* [Petunjuk]:
Jawablah pertanyaan berikut berdasarkan teks tentang barang jadul di bawah ini.
(a) Berapa harga potongan iklan krim rambut yang ditawarkan?
(b) Benda apa yang paling mahal di stan itu, dan berapa harganya?
(c) Dari kota mana Agung Nugroho berasal?

* [Kutipan Teks]:
------------------------------------------------------------------------
Tersenyum Bersama Barang Jadul
Foto: Daniel Kurniawan |
"Pakailah Erasmic Briliantine diwaktu pagi. Nistjaja sampai malam rambut Tuan tetap rapi dan menarik. Lagi pula Erasmic sedap baunja dan Tidak membuat rambut djadi lekat. Erasmic memperindah rambut Tuan."
Petikan di atas adalah kalimat iklan yang tertera pada sebuah potongan surat kabar tak bertitimangsa. Kalimat itu adalah bagian dari sebuah pariwara krim rambut, lengkap dengan ilustrasi karikatur yang khas. Guntingan lembar koran yang dibingkai sederhana itu saya temukan di antara tumpukan barang-barang jaman dulu alias jadul. Benda itu ditemukan di tempat Agung Nugroho (55), seorang pedagang perabot antik asal Semarang. Akhir April 2014, Agung turut berpameran dalam acara Inacraft 2014, di Jakarta Convention Center (JCC), Jakarta Pusat.
Berlama-lama di stan
Agung, tak tahan rasanya untuk tidak tersenyum, bahkan terkekeh sendiri. Tak
habis pikir rasanya membayangkan kehidupan orangtua atau kakek-nenek kita zaman
dahulu. Selain potongan iklan krim rambut berbandrol harga Rp 50 ribu di atas,
ada juga poster-poster film Indonesia yang tak kalah menggelikan.
Ada gambar film
“Sundel Bolong”, menampilkan foto-foto aktris Suzana sebagai pemain utama,
didukung Berry Prima dan Rudi Salam. Tak ketinggalan, ada poster film berjudul
“Rahasia Perkawinan”, menampilkan gambar-gambar Yati Octavia dan Roy Marten
semasa muda. Di samping dua itu, masih ada setumpuk poster film lainnya. Karena
keunikannya, poster-poster tersebut ditawarkan seharga Rp 100 ribu per lembar.
Benda-benda yang
lebih antik lagi juga bisa dijumpai di sana. Ada toples-toples kaca bermerek
“Shimada” buatan Jepang. Toples-toples itu masing-masing diharagai Rp 10 juta.
Ada radio tua buatan Eropa bermerek “Zenit” seharga 4,5 juta. ada juga lampu
gantung keramik tahun 1930, yang ditawarkan dengan harga Rp 35 juta. Lampu itu
merupakan benda paling mahal di sana.
Agung Nugroho, sang
kolektor dan pengusaha barang antik, bercerita, produk-produk lawas tersebut
dia dapat dari berbagai sumber. Misalnya, kalau dia berpergian ke suatu tempat,
kadang dia sengaja masuk ke kampung-kampung dan bertanya langsung kepada
penduduk. Di samping itu, ada beberapa sumber lain, seperti dari sesama
kolektor, dari pedagang di pinggir jalan, serta ada juga orang yang datang dan
menawarkan langsung kepada dia.
------------------------------------------------------------------------
* [Entri Data]:

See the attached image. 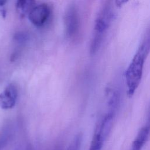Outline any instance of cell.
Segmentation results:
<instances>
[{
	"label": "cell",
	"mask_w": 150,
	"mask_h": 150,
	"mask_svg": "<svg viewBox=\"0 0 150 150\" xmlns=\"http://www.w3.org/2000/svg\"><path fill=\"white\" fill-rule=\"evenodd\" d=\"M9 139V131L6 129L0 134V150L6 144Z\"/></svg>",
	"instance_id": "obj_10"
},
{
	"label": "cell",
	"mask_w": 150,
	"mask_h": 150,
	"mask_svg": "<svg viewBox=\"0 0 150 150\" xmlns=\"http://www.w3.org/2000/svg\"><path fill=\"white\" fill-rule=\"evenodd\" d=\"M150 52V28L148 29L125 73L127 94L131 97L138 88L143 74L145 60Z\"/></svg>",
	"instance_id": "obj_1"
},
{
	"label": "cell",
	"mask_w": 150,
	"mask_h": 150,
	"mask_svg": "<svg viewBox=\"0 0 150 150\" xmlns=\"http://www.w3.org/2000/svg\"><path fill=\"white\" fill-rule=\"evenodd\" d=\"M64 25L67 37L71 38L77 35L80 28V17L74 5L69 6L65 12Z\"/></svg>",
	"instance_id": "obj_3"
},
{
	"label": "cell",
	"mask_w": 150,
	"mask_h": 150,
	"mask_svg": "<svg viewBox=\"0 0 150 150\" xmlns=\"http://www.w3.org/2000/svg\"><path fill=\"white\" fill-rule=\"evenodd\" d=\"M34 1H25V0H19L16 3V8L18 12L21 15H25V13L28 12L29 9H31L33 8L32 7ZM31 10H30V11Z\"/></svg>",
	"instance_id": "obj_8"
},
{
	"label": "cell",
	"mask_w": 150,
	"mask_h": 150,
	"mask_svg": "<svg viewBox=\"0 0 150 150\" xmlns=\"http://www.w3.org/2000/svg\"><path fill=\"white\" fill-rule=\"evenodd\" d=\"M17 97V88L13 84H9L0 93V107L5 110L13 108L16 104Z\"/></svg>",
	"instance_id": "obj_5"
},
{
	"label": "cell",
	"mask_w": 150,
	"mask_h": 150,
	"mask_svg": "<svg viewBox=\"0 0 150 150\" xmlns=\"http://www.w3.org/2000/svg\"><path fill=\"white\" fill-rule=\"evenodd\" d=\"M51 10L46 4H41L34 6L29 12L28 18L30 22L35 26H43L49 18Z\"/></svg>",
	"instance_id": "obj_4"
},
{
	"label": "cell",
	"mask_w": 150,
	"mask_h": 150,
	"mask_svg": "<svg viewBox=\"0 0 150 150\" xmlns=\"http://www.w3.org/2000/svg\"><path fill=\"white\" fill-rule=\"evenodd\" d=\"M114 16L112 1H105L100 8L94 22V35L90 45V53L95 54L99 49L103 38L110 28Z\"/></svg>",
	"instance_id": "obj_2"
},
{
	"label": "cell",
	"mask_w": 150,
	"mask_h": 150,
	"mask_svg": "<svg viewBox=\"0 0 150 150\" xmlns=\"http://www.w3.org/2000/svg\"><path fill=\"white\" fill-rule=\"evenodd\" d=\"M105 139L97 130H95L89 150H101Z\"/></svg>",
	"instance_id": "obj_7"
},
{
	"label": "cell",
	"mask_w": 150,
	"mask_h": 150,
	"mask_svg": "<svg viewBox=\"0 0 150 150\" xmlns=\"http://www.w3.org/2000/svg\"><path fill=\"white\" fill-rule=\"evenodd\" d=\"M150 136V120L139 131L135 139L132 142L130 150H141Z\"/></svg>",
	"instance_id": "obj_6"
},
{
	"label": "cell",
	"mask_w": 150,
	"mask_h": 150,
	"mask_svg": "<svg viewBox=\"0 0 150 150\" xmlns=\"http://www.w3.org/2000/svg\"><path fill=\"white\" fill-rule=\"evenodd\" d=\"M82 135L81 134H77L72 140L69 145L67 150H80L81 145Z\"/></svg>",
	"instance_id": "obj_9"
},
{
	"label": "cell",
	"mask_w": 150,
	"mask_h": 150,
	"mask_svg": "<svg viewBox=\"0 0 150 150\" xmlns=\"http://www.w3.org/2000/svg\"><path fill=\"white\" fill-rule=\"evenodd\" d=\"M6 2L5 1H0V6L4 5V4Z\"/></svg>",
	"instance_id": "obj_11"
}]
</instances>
------------------------------------------------------------------------
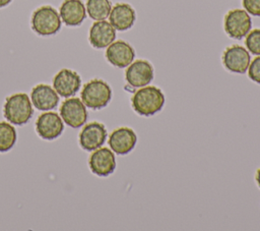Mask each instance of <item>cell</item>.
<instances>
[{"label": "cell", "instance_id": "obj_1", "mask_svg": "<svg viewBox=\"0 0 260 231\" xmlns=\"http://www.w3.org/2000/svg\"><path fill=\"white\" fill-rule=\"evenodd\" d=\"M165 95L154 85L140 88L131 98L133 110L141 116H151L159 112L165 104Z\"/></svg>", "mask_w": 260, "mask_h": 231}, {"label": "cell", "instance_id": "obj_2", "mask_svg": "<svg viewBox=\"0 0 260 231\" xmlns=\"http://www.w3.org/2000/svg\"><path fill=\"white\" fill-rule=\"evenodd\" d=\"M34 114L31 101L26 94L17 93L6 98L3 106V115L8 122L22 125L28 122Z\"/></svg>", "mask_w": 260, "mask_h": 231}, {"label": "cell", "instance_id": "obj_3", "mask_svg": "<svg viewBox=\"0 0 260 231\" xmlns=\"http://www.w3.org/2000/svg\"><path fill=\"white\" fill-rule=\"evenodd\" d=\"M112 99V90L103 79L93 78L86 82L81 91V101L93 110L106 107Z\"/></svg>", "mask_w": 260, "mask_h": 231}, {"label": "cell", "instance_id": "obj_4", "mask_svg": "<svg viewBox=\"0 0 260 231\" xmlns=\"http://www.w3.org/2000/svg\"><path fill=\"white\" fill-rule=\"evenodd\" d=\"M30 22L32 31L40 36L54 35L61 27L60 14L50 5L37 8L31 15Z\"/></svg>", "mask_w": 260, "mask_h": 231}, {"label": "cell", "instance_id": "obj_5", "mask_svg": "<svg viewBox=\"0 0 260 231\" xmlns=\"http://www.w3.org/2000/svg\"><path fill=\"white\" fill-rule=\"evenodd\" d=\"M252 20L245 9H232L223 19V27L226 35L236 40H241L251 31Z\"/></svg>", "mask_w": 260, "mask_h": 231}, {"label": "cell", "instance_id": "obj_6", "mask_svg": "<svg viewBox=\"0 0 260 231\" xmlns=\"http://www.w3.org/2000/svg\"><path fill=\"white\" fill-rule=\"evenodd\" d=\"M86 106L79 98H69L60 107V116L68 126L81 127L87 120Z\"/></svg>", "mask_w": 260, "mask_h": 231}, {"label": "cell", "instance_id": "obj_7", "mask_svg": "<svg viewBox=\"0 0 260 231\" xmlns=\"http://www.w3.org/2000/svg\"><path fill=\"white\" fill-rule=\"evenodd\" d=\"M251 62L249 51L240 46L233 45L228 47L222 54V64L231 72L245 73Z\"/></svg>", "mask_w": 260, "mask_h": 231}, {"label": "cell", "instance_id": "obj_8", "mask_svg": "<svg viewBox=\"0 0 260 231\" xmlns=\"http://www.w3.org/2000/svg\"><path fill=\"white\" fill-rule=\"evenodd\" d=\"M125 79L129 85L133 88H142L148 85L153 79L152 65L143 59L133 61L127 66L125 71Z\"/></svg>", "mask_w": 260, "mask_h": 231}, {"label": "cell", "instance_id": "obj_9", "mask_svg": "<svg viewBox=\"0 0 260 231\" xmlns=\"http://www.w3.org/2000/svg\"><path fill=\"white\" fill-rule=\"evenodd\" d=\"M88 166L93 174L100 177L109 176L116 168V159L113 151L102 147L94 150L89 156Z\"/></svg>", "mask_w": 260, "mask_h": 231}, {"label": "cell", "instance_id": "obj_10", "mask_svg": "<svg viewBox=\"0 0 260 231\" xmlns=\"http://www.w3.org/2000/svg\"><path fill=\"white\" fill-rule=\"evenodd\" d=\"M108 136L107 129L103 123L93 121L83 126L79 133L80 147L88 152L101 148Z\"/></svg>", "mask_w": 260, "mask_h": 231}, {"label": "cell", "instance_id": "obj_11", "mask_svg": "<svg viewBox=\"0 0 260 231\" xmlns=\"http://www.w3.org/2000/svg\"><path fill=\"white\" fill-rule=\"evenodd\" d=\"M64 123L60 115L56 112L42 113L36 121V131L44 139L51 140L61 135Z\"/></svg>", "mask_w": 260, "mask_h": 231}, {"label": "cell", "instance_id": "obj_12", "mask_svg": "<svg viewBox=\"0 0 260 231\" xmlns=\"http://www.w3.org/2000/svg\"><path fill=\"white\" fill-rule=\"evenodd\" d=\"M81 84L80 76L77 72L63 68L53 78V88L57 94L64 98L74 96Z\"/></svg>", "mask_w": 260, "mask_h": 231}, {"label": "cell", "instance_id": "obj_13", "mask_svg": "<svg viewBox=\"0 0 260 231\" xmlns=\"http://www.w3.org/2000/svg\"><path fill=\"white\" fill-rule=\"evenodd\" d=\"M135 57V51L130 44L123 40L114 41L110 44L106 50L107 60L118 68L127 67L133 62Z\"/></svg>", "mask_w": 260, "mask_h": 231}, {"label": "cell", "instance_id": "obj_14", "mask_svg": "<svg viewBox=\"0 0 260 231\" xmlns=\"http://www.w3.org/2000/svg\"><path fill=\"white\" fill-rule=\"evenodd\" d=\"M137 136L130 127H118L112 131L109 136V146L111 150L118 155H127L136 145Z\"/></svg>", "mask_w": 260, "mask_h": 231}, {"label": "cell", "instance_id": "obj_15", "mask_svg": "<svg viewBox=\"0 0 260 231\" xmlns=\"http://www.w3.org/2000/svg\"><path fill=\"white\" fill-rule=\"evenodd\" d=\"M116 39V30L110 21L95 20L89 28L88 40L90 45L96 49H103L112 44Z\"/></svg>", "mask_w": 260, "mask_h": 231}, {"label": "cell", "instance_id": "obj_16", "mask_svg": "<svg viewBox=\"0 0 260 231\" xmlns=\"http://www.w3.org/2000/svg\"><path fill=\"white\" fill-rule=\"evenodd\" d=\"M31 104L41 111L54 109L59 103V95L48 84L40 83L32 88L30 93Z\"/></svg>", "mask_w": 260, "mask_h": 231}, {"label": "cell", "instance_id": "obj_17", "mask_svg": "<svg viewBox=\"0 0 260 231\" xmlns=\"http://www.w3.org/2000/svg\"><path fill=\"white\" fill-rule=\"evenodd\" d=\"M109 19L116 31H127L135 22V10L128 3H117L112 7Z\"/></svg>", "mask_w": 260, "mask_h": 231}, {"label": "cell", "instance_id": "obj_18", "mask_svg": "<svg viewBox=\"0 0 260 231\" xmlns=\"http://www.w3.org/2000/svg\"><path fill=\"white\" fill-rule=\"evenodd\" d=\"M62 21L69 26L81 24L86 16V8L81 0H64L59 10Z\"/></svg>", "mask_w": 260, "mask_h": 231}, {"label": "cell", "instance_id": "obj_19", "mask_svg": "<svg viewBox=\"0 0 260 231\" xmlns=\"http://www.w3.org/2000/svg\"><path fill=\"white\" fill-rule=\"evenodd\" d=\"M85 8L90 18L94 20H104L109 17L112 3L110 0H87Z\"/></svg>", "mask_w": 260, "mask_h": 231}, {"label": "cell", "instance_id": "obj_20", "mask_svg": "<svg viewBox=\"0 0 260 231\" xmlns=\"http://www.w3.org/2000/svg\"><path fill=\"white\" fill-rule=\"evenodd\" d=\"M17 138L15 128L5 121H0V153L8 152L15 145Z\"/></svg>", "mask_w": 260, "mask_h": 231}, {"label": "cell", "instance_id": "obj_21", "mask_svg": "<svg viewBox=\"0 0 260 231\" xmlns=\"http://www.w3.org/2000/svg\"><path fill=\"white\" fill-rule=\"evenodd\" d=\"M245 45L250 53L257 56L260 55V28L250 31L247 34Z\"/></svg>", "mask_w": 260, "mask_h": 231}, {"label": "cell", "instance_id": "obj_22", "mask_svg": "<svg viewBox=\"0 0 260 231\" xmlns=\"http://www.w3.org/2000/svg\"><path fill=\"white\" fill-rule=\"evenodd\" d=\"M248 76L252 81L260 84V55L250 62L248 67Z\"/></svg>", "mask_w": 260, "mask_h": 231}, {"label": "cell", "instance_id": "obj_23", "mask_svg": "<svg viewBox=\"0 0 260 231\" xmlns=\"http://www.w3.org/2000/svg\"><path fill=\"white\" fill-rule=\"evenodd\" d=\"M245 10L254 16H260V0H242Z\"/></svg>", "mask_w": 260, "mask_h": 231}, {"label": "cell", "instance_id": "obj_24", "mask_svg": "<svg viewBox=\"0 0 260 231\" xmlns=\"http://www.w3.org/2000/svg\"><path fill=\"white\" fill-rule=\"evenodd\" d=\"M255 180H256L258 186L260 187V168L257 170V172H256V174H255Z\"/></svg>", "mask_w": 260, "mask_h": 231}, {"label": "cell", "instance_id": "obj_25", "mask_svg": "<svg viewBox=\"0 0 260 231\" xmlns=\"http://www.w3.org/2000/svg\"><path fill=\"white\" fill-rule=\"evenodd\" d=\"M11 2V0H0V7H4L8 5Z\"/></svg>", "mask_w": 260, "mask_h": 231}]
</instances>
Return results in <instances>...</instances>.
------------------------------------------------------------------------
* [Jawaban]:
(a) Potongan iklan krim rambut itu ditawarkan seharga Rp 50 ribu.
(b) Benda paling mahal adalah lampu gantung keramik tahun 1930, dengan harga Rp 35 juta.
(c) Agung Nugroho berasal dari Semarang.